E:\python2.7.11\python.exe e:/py_prj/test3.py
409 Client error:conflict for url:http://www.baidubaidu.com/
Let's look at how to simulate access to an HTTPS website. We take the CSDN website as an example. To simulate landing, the first to collect web data for analysis, here with Fidder to collect. 

(a) Analysis of the page jump, the first is the landing interface, the URL is https://passport.csdn.net/account/login?from=http://my.csdn.net/my/mycsdn. Then it automatically jumps to my.csdn.net.

(b) Analysis of the data submitted on the Web page. On the right side of the screen, the actual data submitted by the page will appear. The box above is the header information that is sent. The following is the header information for the server to return data. We use the data above to construct the header information we send.
(c) From the third step above we see that the way to submit the data is POST. Then we need to see what the post data is. Click WebForms to see the uploaded data, which has fields such as Username,password,lt,execution,_eventid. We access these fields to make them easy to construct in the code.
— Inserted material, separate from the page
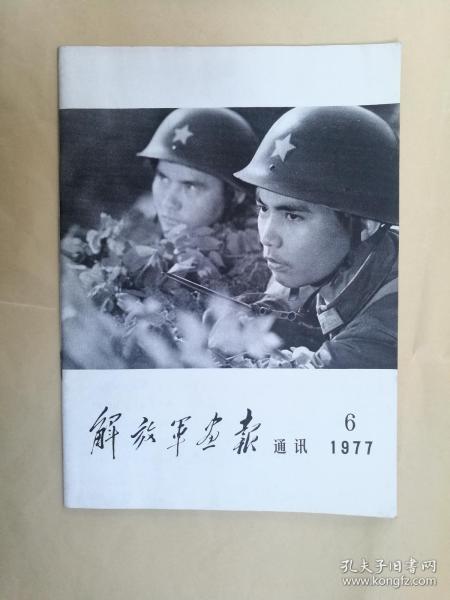 解放军画报通讯 1977年6期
(d) The final step is to look at the data that jumps to the Mycsdn interface, which takes the Get method and sends only the header information. So we just need to construct the header information.
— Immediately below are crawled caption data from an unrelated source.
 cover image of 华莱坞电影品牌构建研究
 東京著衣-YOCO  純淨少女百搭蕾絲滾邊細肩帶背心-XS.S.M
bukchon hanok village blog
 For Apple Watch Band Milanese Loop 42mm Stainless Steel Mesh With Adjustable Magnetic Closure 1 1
After the data flow analysis, you can begin to construct the code:
The first is the construction of the head information, the most important is user-agent, if not set, will be banned by the site
headers={' host':' passport.csdn.net ',' user-agent ':' mozilla/5.0 ( Windows NT 6.1) applewebkit/537.36 (khtml, like Gecko) chrome/46.0.2490.80 safari/537.36 '}
headers1={' user-agent ':' mozilla/5.0 (Windows NT 6.1) applewebkit/537.36 (khtml, like Gecko) chrome/46.0.2490.80 safari/537.36 '}
And then the cookie value in the construction header information.
Cookies={' Jsessionid ':' 5543aaaaaaaaaaaaaaaabbbbbb.tomcat2 ',
' Uuid_tt_dd ':' -411111111111119_20170926 ',' Jsessionid ':' 2222222222222220265c40d8a33cb.tomcat2 ',
' UN ':' XXXXX ',' UE ':' [email protected] ',' BT ':' 334343481 ',' LSSC ':' Lssc-145514-7aaaaaaaaaaazggmhfvhfo9taaaaaaar-passport.csdn.net ',
' Hm_lvt_6bcd52f51bbbbbb2bec4a3997715ac ':' 15044213,150656493,15064444445,1534488843 ',' Hm_lpvt_6bcd52f51bbbbbbbe32bec4a3997715ac ':' 1506388843 ',
' Dc_tos ':' Oabckz ',' dc_session_id ': '15063aaaa027_0.7098840409889817 ',' __message_sys_msg_id ':' 0 ', ' __message_gu_msg_id':' 0',' __message_cnel_msg_id ':' 0 ' ,' __message_district_code ':' 000000 ',' __message_in_school ' :' 0 '}
Then setURLs, andPost'sData
Url= ' https://passport.csdn.net/account/login?from=http://my.csdn.net/my/mycsdn '
data={' username ':' xxxx ',' password ':' xxxxx ',' lt ':' lt-1522220-bsnh9fn6ycbbbbbqgssp2waaa1jvq', 'execution ':' E4ab ',' _eventid':' Submit '}
Start to prepare the link, where the session is used to keep the link behind the same reply, such as cookie value, etc. 
R=requests. Session ()
R.post (url=url,headers=headers,cookies=cookie,data=data)
In this step error, return the following results prompt certificate verify failed
File "E:\python2.7.11\lib\site-packages\requests\adapters.py", line 506, in send
Raise Sslerror (E, request=request)
requests.exceptions.SSLError:HTTPSConnectionPool (host= ' passport.csdn.net ', port=443): Max retries exceeded with URL:/account/login?from=http://my.csdn.net/my/mycsdn (caused by Sslerror (Sslerror (1, u ' [ssl:certificate_verify_ FAILED] Certificate Verify FAILED (_ssl.c:590),   ))
The reason for this error is that Python 2.7.9 introduces a new feature that  validates an SSL certificate When you urllib.urlopen an HTTPS
A urllib2 is burst when the target uses a self-signed certificate . Urlerror: <urlopen error [ssl:certificate_verify_failed] CERTIFICATE VERIFY FAILED (_ssl.c:581) > Wrong message
To solve this problem, the PEP-0476 documentation says:
for the users who wish to opt-out of certificate verification in a single connection, they can achieve this by providing T He  contextargument to Urllib.urlopen
That means you can ban the requirement for this certificate,Urllib There are two ways, one is Urllib.urlopen () has a parameter context, set him up as Ssl._create_unverified_ Context   
Qs.

Urllib.urlopen ("Https://no-valid-cert"
But actually in the requests, there is a verify parameter, set it to false on it.  
R.post (url=url,headers=headers,cookies=cookie,data=data,verify= False)           
Next visit the address of the MYCSDN. This will successfully login to the csdn website. 
S=r.get (' http://my.csdn.net/my/mycsdn ',headers=headers1)
S.status_code
S.content.decode (' utf-8 '). Encode (type)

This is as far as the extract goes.